Health IT, Hospitals, Startups

A PHR company’s contrarian proposal: Build for the reality that interoperability may not happen

For all of the personal health record companies out there, one called ChartSpan Medical Technologies […]

For all of the personal health record companies out there, one called ChartSpan Medical Technologies caught my eye today. Its claim to fame is that it’s a “fully automated PHR app.” By that, the company means that users can upload email files or photos of their health records to the app, and it converts the contents into structured data. The app then organizes and stores a whole family’s data in the form of PHRs.

But wait, you say. That’s not fully automated. A truly automated PHR would pull in data from the EMR systems of a person’s doctors without any efforts by the user herself.

Yes, responds ChartSpan co-founder and CEO Jon-Michial Carter, but it’s time to start getting real about whether that’s actually going to happen, at least any time soon.

“Interoperability has been a goal for years, but it hasn’t been achieved,” Carter explained.  “We all know the technology exists today to make universal interoperability happen, but if we have free access to our healthcare records as patients, a lot of people don’t make money. I just get frustrated by the disingenuous conversations about it.”

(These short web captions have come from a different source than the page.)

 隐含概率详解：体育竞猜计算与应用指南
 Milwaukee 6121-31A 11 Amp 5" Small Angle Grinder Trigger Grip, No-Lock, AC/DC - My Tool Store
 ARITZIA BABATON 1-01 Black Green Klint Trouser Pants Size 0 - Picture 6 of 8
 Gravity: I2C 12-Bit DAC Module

He added that his team is a big fan of Blue Button, and if it became more pervasive the company would definitely work to accommodate what that technology could do. “But the truth is, 99 percent of the time we’re handed a piece of paper when we request our healthcare records. We want to accommodate that process today,” he said.

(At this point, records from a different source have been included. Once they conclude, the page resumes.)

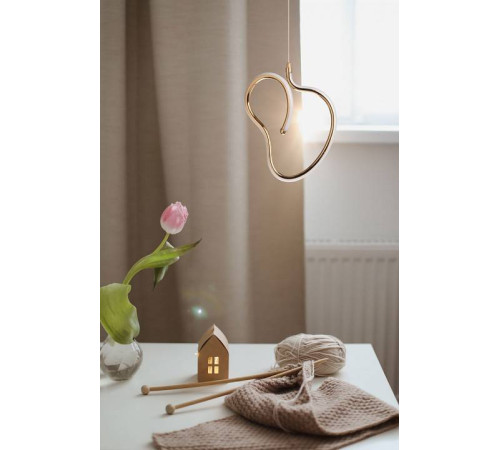 Подвесной светильник DeMarkt Аурих 26 108011001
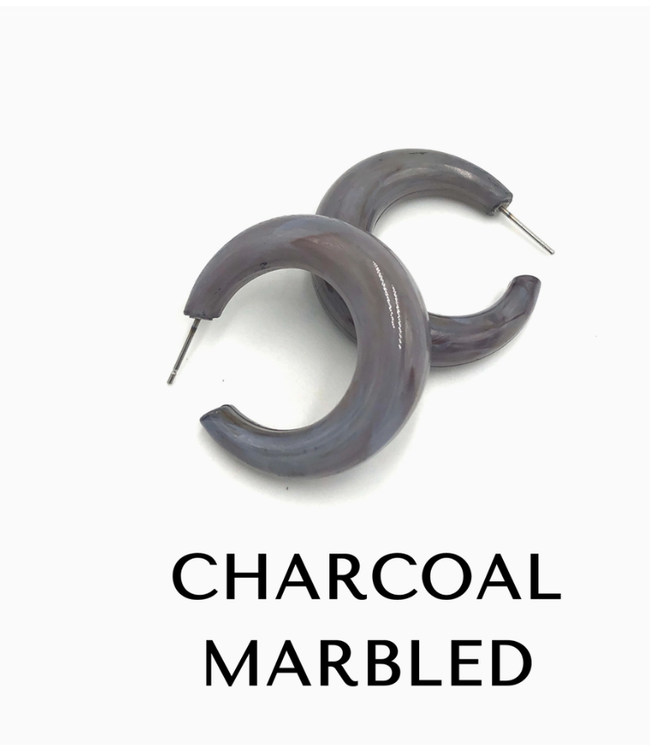 Lettie Lovendale Megan Hoop Earring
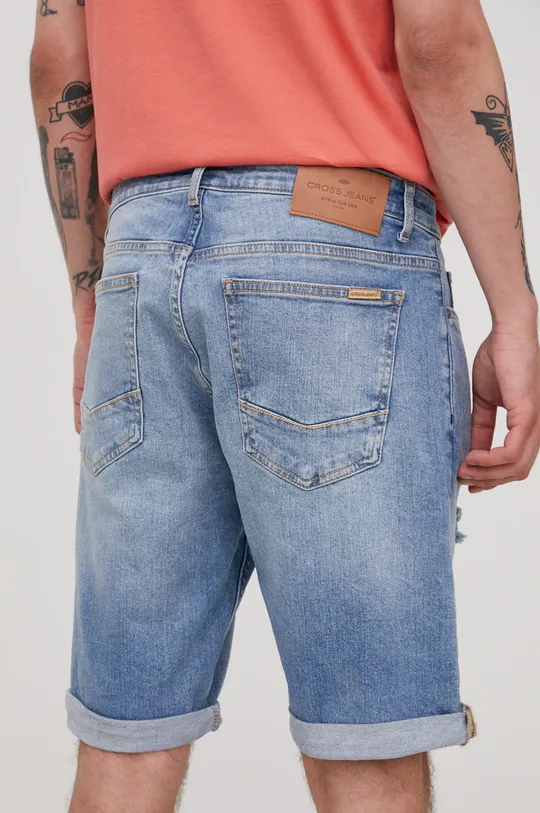 Cross Jeans szorty jeansowe 99 % Bawełna, 1 % Elastan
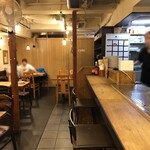 Saru Shokudou - 店内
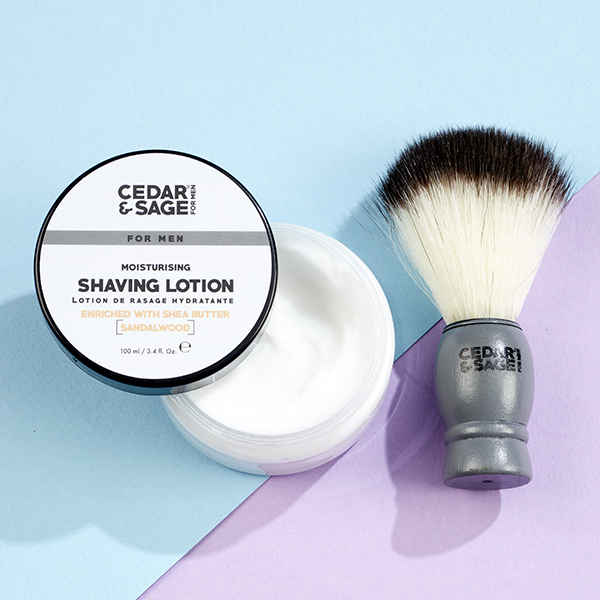 ZDISC Cedar & Sage Shaving Duo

Carter’s young company today announced it closed a pre-seed funding round totaling just under $250,000. The round was led by Don Byrne, an entrepreneur in GI endoscopy who founded Byrne Medical (now Medivators), with participation from Carter and the Iron Yard Digital Healthcare Accelerator, the company said.

ChartSpan’s PHR is based on proprietary optical character recognition that lifts data from an image or file and converts it digital data. But the PHR, which can be used on a smartphone, tablet or computer, also attaches that original picture or record to the data it extracts. Users then can send the original record to a specialist, or send an original copy of an immunization record to a child’s nurse at school, and they can send it by fax or email from the app.

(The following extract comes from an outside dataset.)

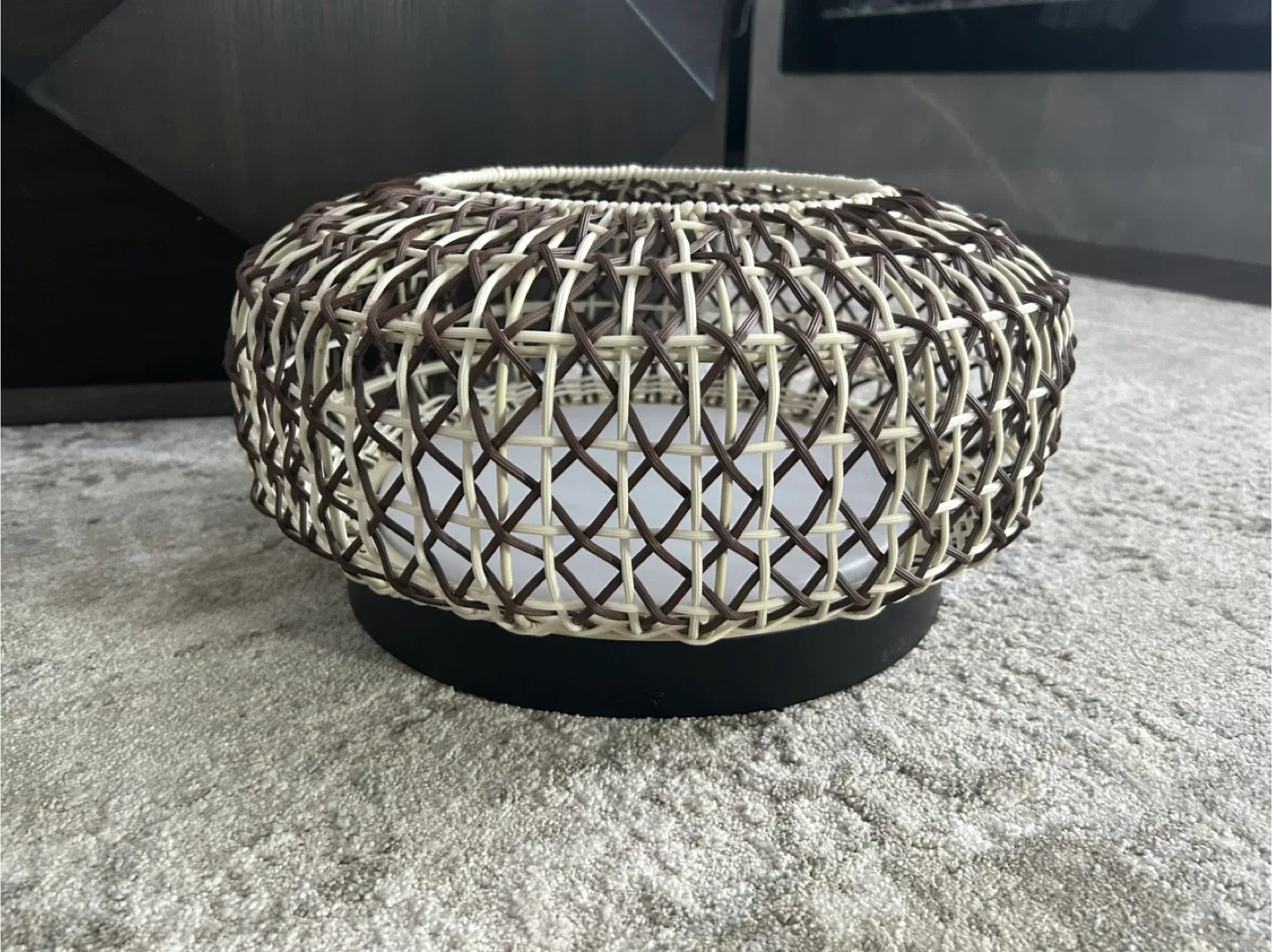 Artika Benson 15” LED flush mount light image indicator(6)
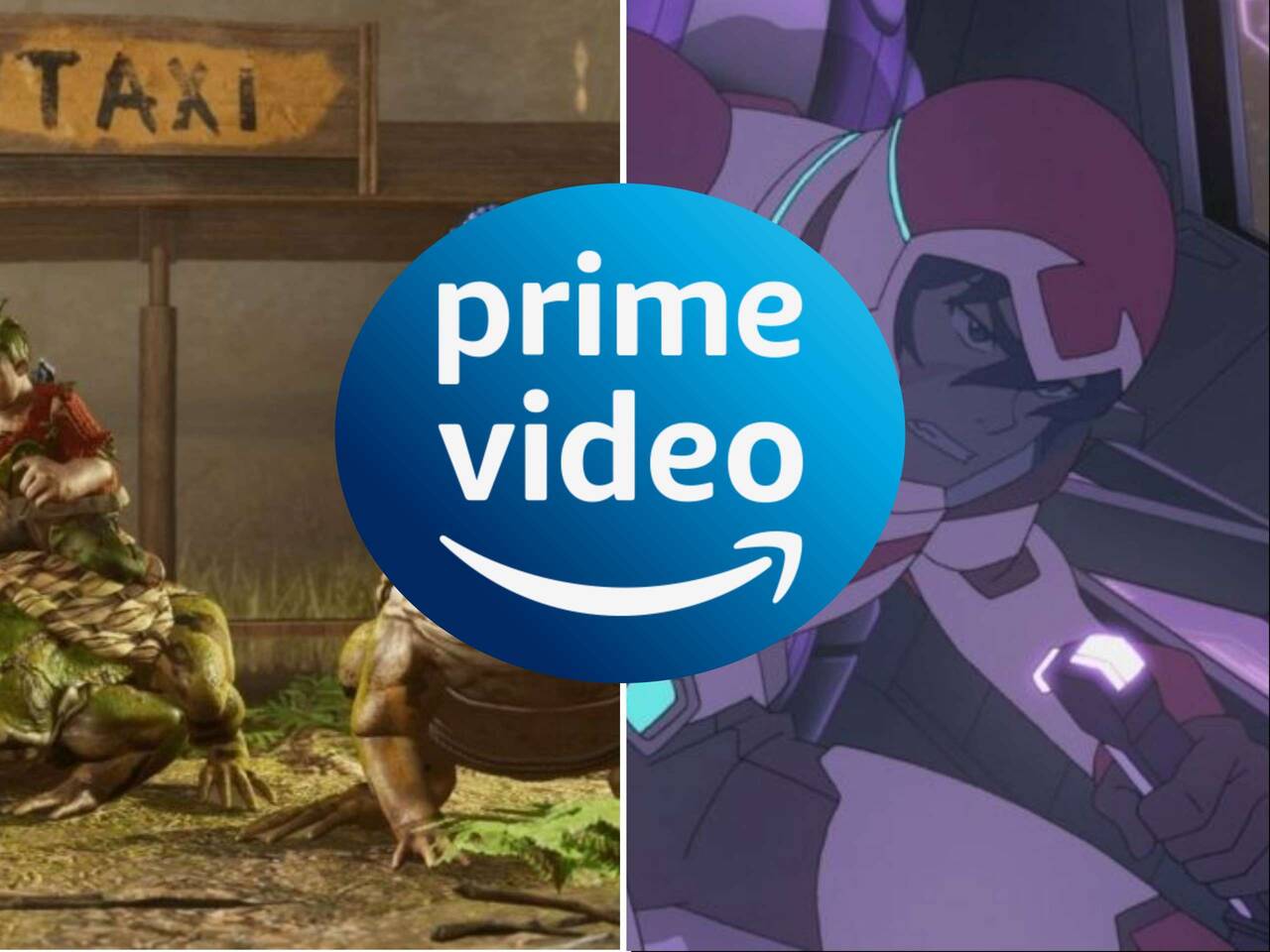 Amazon prime Ambil Film Animasi It Takes Two dan Live Action Voltron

The ultimate goal is to be part of a paradigm shift that makes the patient the repository of healthcare information, rather than a provider, Carter stated. “Right now, a provider-based EHR can’t import API data from a fitness band or glucose reader, but a patient can,” he pointed out. “A provider today can’t take your human genome API and import it into their EHR, but a patient can. Patients can push their PHR data to anyone they want, but doctors can’t.  We get that providers need to have that information, but who is really in a better position to manage that data?”

The ChartSpan PHR is set to launch in Q4 of this year. Until then, the Houston-based company is wrapping up at the Iron Yard Digital Healthcare Accelerator in South Carolina.